╭─ Extrait fourni

Pendant cinq mois, le « peuple des mines » de Redeyef va monter à l’assaut du ciel. Dans le même temps où ils dénoncent l’appareil régional du syndicat, les jeunes de la ville organisent l’occupation du siège local de l’UGTT, brisant les scellés apposés aux lieux par les bureaucrates : ils sont rapidement rejoints par les veuves de mineurs, les invalides, les mineurs licenciés, et font basculer de leur côté des militants locaux... c’est comme cela, en brisant et en submergeant les obstacles dressés par les appareils corrompus, que les exploités se réapproprient leurs organisations traditionnelles. La ville passe bientôt sous le contrôle de sa population, qui s’y organise de façon exemplaire: « La nuit, des jeunes patrouillent dans Redeyef par petits groupes pour la protéger », indique un article du Monde Diplomatique de juillet 2008. Le mouvement devenu grève générale se répercute jusqu’à la préfecture de Gafsa.

╰─
╭─ Données enregistrées

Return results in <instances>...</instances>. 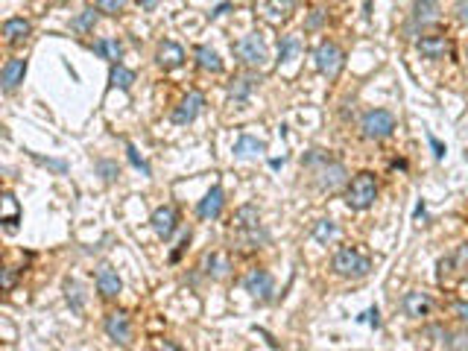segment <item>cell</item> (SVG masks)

╰─

Énoncé:
Répondez aux questions suivantes à partir de l'extrait sur Redeyef.
(a) Pendant combien de temps le « peuple des mines » de Redeyef va-t-il monter à l'assaut du ciel ?
(b) Quel lieu les jeunes de la ville occupent-ils ?
(c) Jusqu'où se répercute le mouvement devenu grève générale ?

La réponse:
(a) Pendant cinq mois.
(b) Le siège local de l'UGTT.
(c) Jusqu'à la préfecture de Gafsa.